### Data records
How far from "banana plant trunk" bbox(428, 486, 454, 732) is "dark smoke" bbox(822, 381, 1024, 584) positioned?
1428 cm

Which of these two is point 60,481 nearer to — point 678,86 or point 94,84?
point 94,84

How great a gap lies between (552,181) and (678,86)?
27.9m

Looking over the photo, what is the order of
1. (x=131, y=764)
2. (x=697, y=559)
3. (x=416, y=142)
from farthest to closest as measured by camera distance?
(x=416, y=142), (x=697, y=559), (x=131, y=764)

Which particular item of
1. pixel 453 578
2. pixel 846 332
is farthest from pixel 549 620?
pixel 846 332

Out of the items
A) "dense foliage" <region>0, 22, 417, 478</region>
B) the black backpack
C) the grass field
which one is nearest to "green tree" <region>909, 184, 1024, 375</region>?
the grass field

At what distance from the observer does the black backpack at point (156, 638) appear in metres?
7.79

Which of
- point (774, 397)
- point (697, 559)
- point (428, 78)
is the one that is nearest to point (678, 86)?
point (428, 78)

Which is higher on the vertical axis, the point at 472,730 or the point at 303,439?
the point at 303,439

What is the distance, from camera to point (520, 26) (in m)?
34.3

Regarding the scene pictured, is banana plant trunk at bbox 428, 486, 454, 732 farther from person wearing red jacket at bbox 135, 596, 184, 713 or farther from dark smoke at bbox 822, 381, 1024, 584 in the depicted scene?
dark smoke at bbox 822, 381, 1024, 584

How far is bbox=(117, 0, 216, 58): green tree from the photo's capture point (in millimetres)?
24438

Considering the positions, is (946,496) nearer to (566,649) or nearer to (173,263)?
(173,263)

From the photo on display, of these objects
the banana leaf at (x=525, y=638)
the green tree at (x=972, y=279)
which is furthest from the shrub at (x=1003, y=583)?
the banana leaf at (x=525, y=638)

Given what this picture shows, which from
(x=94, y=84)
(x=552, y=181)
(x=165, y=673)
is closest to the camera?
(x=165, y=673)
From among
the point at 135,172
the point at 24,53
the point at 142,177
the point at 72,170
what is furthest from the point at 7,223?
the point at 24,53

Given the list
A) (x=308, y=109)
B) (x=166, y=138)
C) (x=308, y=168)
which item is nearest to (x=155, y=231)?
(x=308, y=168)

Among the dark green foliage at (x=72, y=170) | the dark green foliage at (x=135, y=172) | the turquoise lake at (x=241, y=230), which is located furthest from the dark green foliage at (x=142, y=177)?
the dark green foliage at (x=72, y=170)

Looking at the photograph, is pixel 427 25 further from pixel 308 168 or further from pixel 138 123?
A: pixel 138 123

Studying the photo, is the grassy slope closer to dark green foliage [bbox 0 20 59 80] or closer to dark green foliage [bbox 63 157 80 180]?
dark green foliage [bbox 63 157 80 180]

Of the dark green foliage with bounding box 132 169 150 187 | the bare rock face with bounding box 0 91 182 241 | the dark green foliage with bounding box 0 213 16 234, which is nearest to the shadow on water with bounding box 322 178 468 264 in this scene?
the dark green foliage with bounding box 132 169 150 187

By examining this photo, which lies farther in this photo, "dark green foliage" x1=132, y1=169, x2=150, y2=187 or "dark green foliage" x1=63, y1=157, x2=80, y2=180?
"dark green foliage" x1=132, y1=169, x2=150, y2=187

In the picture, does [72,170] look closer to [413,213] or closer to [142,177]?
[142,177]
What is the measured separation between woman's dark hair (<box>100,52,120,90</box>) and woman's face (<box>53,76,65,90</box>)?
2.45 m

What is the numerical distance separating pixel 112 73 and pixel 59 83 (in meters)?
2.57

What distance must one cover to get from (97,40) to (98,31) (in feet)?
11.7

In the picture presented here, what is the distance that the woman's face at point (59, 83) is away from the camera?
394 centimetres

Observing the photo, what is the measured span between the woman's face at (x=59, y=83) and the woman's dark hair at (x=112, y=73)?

### Objective
Copy every one of the records above word for word, without changing anything.

### Task answer
How far from "banana plant trunk" bbox(428, 486, 454, 732) is "dark smoke" bbox(822, 381, 1024, 584) positioned?
1428 cm

Which of these two is point 60,481 nearer to — point 678,86 or point 94,84?
point 94,84

How great a gap lies between (552,181) and (678,86)?
27.9m

Looking over the photo, what is the order of
1. (x=131, y=764)
2. (x=697, y=559)
3. (x=416, y=142)
from farthest to closest as measured by camera distance?
(x=416, y=142), (x=697, y=559), (x=131, y=764)

Which particular item of
1. pixel 453 578
2. pixel 846 332
is farthest from pixel 549 620?
pixel 846 332

Out of the items
A) "dense foliage" <region>0, 22, 417, 478</region>
B) the black backpack
C) the grass field
which one is nearest to "green tree" <region>909, 184, 1024, 375</region>?
the grass field

At what distance from the observer does the black backpack at point (156, 638) appear in metres?
7.79

Which of
- point (774, 397)
- point (697, 559)
- point (428, 78)
is the one that is nearest to point (678, 86)?
point (428, 78)

Which is higher on the vertical axis, the point at 472,730 or the point at 303,439?
the point at 303,439

What is the distance, from camera to point (520, 26) (in m)?
34.3

Regarding the scene pictured, is banana plant trunk at bbox 428, 486, 454, 732 farther from person wearing red jacket at bbox 135, 596, 184, 713 or farther from dark smoke at bbox 822, 381, 1024, 584 in the depicted scene?
dark smoke at bbox 822, 381, 1024, 584

How far is bbox=(117, 0, 216, 58): green tree from the photo's capture point (in millimetres)?
24438

Considering the positions, is (946,496) nearer to (566,649) or nearer to (173,263)?
(173,263)

From the photo on display, of these objects
the banana leaf at (x=525, y=638)
the green tree at (x=972, y=279)
which is furthest from the shrub at (x=1003, y=583)?
the banana leaf at (x=525, y=638)

Given what this picture shows, which from
(x=94, y=84)
(x=552, y=181)
(x=165, y=673)
is closest to the camera?
(x=165, y=673)
From among
the point at 135,172
the point at 24,53
the point at 142,177
the point at 72,170
what is furthest from the point at 7,223?
the point at 24,53

Given the list
A) (x=308, y=109)
B) (x=166, y=138)
C) (x=308, y=168)
which item is nearest to (x=155, y=231)?
(x=308, y=168)

Among the dark green foliage at (x=72, y=170) | the dark green foliage at (x=135, y=172) | the turquoise lake at (x=241, y=230), which is located furthest from the dark green foliage at (x=142, y=177)?
the dark green foliage at (x=72, y=170)

Looking at the photograph, is pixel 427 25 further from pixel 308 168 or further from pixel 138 123?
A: pixel 138 123

Studying the photo, is the grassy slope closer to dark green foliage [bbox 0 20 59 80] or closer to dark green foliage [bbox 63 157 80 180]?
dark green foliage [bbox 63 157 80 180]

Of the dark green foliage with bounding box 132 169 150 187 | the bare rock face with bounding box 0 91 182 241 | the dark green foliage with bounding box 0 213 16 234, which is nearest to the shadow on water with bounding box 322 178 468 264 in this scene?
the dark green foliage with bounding box 132 169 150 187

By examining this photo, which lies farther in this photo, "dark green foliage" x1=132, y1=169, x2=150, y2=187 or "dark green foliage" x1=63, y1=157, x2=80, y2=180?
"dark green foliage" x1=132, y1=169, x2=150, y2=187

In the picture, does [72,170] look closer to [413,213] or closer to [142,177]?
[142,177]
What is the measured separation between woman's dark hair (<box>100,52,120,90</box>) and woman's face (<box>53,76,65,90</box>)?
2.45 m

What is the numerical distance separating pixel 112 73 and pixel 59 83 (in meters)?
2.57

What distance must one cover to get from (97,40) to (98,31) (in feet)?
11.7

In the picture presented here, what is the distance that the woman's face at point (59, 83) is away from the camera?
394 centimetres

Observing the photo, what is the measured span between the woman's face at (x=59, y=83) and the woman's dark hair at (x=112, y=73)?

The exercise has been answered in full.